Según informó el NOAA, los sonidos de icequakes son comunes en el océano del sur debido a los continuos procesos de rompimiento y derretimiento de gigantescos bloques de hielo. Las pesquisas comenzaron tras identificar ese mismo tipo de ruido en estudios más cercanos a la Antártida.
Estos estruendos de hielo rompiéndose son una fuente dominante de sonido natural en esta región del planeta. Cada año, ocurren miles de icequakes debido a los efectos del calentamiento global, exactamente como los necesarios para generar el Bloop.

Cómo se escuchó The Bloop
Los hidrófonos utilizados para detectar el Bloop fueron originalmente desarrollados por la Marina de los Estados Unidos para rastrear submarinos rusos durante la Guerra Fría. En aquel momento, el sonido abarcaba una vasta distancia, lo que alimentó teorías sobre gigantescos criaturas submarinas desconocidas, incluso más grandes que una ballena azul.
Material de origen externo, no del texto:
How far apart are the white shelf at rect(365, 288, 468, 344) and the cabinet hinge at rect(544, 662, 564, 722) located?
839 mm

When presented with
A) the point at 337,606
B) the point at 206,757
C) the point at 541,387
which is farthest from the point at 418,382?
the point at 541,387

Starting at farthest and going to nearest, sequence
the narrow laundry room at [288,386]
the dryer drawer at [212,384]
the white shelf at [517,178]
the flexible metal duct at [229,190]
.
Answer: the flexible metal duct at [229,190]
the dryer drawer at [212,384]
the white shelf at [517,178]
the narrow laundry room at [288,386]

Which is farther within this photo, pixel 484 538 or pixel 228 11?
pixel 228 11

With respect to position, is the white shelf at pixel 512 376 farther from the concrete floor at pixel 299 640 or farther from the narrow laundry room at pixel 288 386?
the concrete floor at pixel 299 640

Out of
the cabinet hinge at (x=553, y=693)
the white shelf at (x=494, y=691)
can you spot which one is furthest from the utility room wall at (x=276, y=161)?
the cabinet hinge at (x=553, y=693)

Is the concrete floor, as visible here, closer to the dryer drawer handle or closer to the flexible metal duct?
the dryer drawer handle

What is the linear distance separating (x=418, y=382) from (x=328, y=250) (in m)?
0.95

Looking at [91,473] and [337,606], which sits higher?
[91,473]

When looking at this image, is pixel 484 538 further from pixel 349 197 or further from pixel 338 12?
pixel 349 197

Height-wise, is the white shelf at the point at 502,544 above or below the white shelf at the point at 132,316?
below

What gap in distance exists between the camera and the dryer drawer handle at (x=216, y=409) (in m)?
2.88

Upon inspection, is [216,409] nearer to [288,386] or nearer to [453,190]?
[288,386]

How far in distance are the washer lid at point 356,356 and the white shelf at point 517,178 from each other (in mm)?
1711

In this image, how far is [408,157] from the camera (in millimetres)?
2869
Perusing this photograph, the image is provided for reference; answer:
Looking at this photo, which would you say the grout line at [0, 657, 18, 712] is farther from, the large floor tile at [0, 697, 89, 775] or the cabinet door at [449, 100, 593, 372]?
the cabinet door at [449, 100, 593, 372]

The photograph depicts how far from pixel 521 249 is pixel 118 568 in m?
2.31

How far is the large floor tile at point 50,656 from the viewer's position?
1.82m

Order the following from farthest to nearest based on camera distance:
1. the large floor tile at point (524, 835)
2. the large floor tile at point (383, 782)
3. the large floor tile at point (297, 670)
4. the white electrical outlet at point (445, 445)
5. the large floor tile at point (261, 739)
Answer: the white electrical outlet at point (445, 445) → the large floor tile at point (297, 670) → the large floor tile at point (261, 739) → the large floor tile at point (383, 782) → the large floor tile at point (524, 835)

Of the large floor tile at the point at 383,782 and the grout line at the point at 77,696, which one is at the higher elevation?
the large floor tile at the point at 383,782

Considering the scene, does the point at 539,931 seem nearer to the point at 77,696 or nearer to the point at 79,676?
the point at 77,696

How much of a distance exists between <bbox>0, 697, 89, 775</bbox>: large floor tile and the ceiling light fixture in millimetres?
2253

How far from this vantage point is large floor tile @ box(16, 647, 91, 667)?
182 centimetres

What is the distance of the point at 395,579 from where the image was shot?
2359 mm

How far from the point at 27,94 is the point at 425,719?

Sin embargo, con el tiempo, las pruebas apuntaron constantemente hacia los fenómenos geofísicos.
La teoría de un animal gigantesco capaz de emitir un sonido tan potente fue refutada definitivamente por la NOAA, que explicó que “no era realista pensar que un animal pudiera producir un sonido con esas características”. Además, destacaron que casi todos los sonidos submarinos pueden clasificarse en categorías principales como geofísicos, meteorológicos, antropogénicos y biológicos (cetáceos, peces), y cualquier otra fuente generalmente resulta ser una interferencia electrónica.

La fascinación pública en torno al Bloop también tuvo origen en la ficción. Por ejemplo, se especuló que la ubicación coincida con el lugar ficticio de R’lyeh, donde el escritor H.P. Lovecraft ubicó a su mítico Cthulhu. Este tipo de fantasía ayudó a mantener vivo el misterio del Bloop, que ahora sabemos, se explica por un fenómeno natural más mundano.
Eric Scarabeo, en una entrada del blog Old Salt, mencionó irónicamente la comparativa entre el Bloop y la Gran Serpiente Marina de Gloucester de 1817. Aunque aquel monstruo marino fue avistado por muchos testigos, carece de evidencia física o grabaciones, a diferencia del Bloop, donde los datos electrónicos validaron su existencia. La peculiaridad de Bloop se entiende mejor con la tecnología moderna, algo que no estuvo presente en avistamientos históricos como el del monstruo de Gloucester.